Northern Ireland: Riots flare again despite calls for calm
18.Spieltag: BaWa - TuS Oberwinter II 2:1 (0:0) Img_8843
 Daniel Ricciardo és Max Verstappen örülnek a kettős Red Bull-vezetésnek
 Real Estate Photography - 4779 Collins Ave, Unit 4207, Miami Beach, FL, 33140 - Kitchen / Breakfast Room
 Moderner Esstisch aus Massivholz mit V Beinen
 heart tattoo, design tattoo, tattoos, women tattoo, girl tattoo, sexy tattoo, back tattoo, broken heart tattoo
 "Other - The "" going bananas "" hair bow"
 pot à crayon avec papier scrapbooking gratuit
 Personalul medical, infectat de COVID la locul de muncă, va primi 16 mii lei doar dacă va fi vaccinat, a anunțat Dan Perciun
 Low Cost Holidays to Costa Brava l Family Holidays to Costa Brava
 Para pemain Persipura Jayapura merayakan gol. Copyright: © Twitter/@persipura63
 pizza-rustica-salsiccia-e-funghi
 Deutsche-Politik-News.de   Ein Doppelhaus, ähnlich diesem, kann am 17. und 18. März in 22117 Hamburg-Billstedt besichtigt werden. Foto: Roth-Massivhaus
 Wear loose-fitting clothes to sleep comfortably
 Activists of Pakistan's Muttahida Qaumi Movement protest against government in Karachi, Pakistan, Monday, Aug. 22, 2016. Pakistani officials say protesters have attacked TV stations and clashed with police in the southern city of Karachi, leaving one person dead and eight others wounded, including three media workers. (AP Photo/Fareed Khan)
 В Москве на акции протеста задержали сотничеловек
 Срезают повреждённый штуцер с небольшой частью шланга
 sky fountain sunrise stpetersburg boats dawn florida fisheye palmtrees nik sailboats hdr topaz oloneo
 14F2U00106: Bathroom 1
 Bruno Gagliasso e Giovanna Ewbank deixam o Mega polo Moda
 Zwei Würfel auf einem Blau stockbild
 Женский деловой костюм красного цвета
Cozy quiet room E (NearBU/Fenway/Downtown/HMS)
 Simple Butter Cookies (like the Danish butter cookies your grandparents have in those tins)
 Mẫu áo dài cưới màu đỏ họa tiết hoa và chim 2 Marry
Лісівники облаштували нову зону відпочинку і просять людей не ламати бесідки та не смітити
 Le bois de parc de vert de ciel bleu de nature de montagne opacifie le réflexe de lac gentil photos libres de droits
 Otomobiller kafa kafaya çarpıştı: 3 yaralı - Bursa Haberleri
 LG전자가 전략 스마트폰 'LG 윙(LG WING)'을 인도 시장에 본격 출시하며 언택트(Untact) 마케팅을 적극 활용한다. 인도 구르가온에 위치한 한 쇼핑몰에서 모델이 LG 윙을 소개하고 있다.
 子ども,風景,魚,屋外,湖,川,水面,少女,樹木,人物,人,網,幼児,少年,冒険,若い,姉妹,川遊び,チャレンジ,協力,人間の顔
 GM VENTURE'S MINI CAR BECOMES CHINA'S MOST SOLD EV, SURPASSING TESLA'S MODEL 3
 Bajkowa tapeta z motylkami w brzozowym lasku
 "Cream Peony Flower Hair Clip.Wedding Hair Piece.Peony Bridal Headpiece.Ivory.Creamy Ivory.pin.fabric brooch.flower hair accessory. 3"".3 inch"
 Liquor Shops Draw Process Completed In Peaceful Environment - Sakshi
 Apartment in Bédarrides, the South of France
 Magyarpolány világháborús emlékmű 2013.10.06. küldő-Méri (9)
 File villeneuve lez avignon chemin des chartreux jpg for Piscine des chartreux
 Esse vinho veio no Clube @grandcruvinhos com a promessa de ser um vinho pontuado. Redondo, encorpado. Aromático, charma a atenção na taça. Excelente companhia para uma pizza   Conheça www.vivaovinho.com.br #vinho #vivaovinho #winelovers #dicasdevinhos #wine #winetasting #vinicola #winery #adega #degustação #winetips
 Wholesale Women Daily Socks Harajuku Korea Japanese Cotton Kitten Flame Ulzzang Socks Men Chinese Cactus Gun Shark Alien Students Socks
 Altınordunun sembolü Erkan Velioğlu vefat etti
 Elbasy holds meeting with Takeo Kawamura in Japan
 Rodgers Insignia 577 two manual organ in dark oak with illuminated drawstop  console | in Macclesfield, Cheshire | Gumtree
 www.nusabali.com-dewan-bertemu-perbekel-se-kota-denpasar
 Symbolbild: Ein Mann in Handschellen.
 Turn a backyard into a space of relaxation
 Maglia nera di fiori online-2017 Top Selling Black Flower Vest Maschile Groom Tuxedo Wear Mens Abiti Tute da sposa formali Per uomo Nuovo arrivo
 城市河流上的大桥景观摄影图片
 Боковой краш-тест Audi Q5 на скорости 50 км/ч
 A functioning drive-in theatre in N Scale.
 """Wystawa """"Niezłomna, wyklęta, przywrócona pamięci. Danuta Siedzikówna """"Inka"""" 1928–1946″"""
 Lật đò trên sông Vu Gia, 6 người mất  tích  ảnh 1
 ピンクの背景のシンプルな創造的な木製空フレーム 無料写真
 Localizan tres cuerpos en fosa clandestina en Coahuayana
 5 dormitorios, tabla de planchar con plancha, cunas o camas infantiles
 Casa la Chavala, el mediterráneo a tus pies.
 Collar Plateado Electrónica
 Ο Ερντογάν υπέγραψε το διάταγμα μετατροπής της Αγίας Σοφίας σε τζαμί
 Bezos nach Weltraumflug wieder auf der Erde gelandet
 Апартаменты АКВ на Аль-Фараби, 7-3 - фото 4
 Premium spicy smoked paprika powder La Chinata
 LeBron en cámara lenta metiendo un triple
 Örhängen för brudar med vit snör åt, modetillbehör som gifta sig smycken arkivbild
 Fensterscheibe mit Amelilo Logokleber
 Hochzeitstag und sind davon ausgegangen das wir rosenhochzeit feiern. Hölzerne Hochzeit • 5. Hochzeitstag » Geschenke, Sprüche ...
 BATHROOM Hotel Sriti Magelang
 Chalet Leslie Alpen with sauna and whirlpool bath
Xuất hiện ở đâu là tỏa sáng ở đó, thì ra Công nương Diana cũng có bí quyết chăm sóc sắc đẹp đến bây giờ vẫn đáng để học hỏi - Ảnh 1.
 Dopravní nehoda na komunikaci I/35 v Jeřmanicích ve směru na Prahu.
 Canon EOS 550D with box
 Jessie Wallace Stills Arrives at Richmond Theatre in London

[Problem statement]: Each entry must be output exactly as it was written.

[Output of the exercise]:
Northern Ireland: Riots flare again despite calls for calm
18.Spieltag: BaWa - TuS Oberwinter II 2:1 (0:0) Img_8843
 Daniel Ricciardo és Max Verstappen örülnek a kettős Red Bull-vezetésnek
 Real Estate Photography - 4779 Collins Ave, Unit 4207, Miami Beach, FL, 33140 - Kitchen / Breakfast Room
 Moderner Esstisch aus Massivholz mit V Beinen
 heart tattoo, design tattoo, tattoos, women tattoo, girl tattoo, sexy tattoo, back tattoo, broken heart tattoo
 "Other - The "" going bananas "" hair bow"
 pot à crayon avec papier scrapbooking gratuit
 Personalul medical, infectat de COVID la locul de muncă, va primi 16 mii lei doar dacă va fi vaccinat, a anunțat Dan Perciun
 Low Cost Holidays to Costa Brava l Family Holidays to Costa Brava
 Para pemain Persipura Jayapura merayakan gol. Copyright: © Twitter/@persipura63
 pizza-rustica-salsiccia-e-funghi
 Deutsche-Politik-News.de   Ein Doppelhaus, ähnlich diesem, kann am 17. und 18. März in 22117 Hamburg-Billstedt besichtigt werden. Foto: Roth-Massivhaus
 Wear loose-fitting clothes to sleep comfortably
 Activists of Pakistan's Muttahida Qaumi Movement protest against government in Karachi, Pakistan, Monday, Aug. 22, 2016. Pakistani officials say protesters have attacked TV stations and clashed with police in the southern city of Karachi, leaving one person dead and eight others wounded, including three media workers. (AP Photo/Fareed Khan)
 В Москве на акции протеста задержали сотничеловек
 Срезают повреждённый штуцер с небольшой частью шланга
 sky fountain sunrise stpetersburg boats dawn florida fisheye palmtrees nik sailboats hdr topaz oloneo
 14F2U00106: Bathroom 1
 Bruno Gagliasso e Giovanna Ewbank deixam o Mega polo Moda
 Zwei Würfel auf einem Blau stockbild
 Женский деловой костюм красного цвета
Cozy quiet room E (NearBU/Fenway/Downtown/HMS)
 Simple Butter Cookies (like the Danish butter cookies your grandparents have in those tins)
 Mẫu áo dài cưới màu đỏ họa tiết hoa và chim 2 Marry
Лісівники облаштували нову зону відпочинку і просять людей не ламати бесідки та не смітити
 Le bois de parc de vert de ciel bleu de nature de montagne opacifie le réflexe de lac gentil photos libres de droits
 Otomobiller kafa kafaya çarpıştı: 3 yaralı - Bursa Haberleri
 LG전자가 전략 스마트폰 'LG 윙(LG WING)'을 인도 시장에 본격 출시하며 언택트(Untact) 마케팅을 적극 활용한다. 인도 구르가온에 위치한 한 쇼핑몰에서 모델이 LG 윙을 소개하고 있다.
 子ども,風景,魚,屋外,湖,川,水面,少女,樹木,人物,人,網,幼児,少年,冒険,若い,姉妹,川遊び,チャレンジ,協力,人間の顔
 GM VENTURE'S MINI CAR BECOMES CHINA'S MOST SOLD EV, SURPASSING TESLA'S MODEL 3
 Bajkowa tapeta z motylkami w brzozowym lasku
 "Cream Peony Flower Hair Clip.Wedding Hair Piece.Peony Bridal Headpiece.Ivory.Creamy Ivory.pin.fabric brooch.flower hair accessory. 3"".3 inch"
 Liquor Shops Draw Process Completed In Peaceful Environment - Sakshi
 Apartment in Bédarrides, the South of France
 Magyarpolány világháborús emlékmű 2013.10.06. küldő-Méri (9)
 File villeneuve lez avignon chemin des chartreux jpg for Piscine des chartreux
 Esse vinho veio no Clube @grandcruvinhos com a promessa de ser um vinho pontuado. Redondo, encorpado. Aromático, charma a atenção na taça. Excelente companhia para uma pizza   Conheça www.vivaovinho.com.br #vinho #vivaovinho #winelovers #dicasdevinhos #wine #winetasting #vinicola #winery #adega #degustação #winetips
 Wholesale Women Daily Socks Harajuku Korea Japanese Cotton Kitten Flame Ulzzang Socks Men Chinese Cactus Gun Shark Alien Students Socks
 Altınordunun sembolü Erkan Velioğlu vefat etti
 Elbasy holds meeting with Takeo Kawamura in Japan
 Rodgers Insignia 577 two manual organ in dark oak with illuminated drawstop  console | in Macclesfield, Cheshire | Gumtree
 www.nusabali.com-dewan-bertemu-perbekel-se-kota-denpasar
 Symbolbild: Ein Mann in Handschellen.
 Turn a backyard into a space of relaxation
 Maglia nera di fiori online-2017 Top Selling Black Flower Vest Maschile Groom Tuxedo Wear Mens Abiti Tute da sposa formali Per uomo Nuovo arrivo
 城市河流上的大桥景观摄影图片
 Боковой краш-тест Audi Q5 на скорости 50 км/ч
 A functioning drive-in theatre in N Scale.
 """Wystawa """"Niezłomna, wyklęta, przywrócona pamięci. Danuta Siedzikówna """"Inka"""" 1928–1946″"""
 Lật đò trên sông Vu Gia, 6 người mất  tích  ảnh 1
 ピンクの背景のシンプルな創造的な木製空フレーム 無料写真
 Localizan tres cuerpos en fosa clandestina en Coahuayana
 5 dormitorios, tabla de planchar con plancha, cunas o camas infantiles
 Casa la Chavala, el mediterráneo a tus pies.
 Collar Plateado Electrónica
 Ο Ερντογάν υπέγραψε το διάταγμα μετατροπής της Αγίας Σοφίας σε τζαμί
 Bezos nach Weltraumflug wieder auf der Erde gelandet
 Апартаменты АКВ на Аль-Фараби, 7-3 - фото 4
 Premium spicy smoked paprika powder La Chinata
 LeBron en cámara lenta metiendo un triple
 Örhängen för brudar med vit snör åt, modetillbehör som gifta sig smycken arkivbild
 Fensterscheibe mit Amelilo Logokleber
 Hochzeitstag und sind davon ausgegangen das wir rosenhochzeit feiern. Hölzerne Hochzeit • 5. Hochzeitstag » Geschenke, Sprüche ...
 BATHROOM Hotel Sriti Magelang
 Chalet Leslie Alpen with sauna and whirlpool bath
Xuất hiện ở đâu là tỏa sáng ở đó, thì ra Công nương Diana cũng có bí quyết chăm sóc sắc đẹp đến bây giờ vẫn đáng để học hỏi - Ảnh 1.
 Dopravní nehoda na komunikaci I/35 v Jeřmanicích ve směru na Prahu.
 Canon EOS 550D with box
 Jessie Wallace Stills Arrives at Richmond Theatre in London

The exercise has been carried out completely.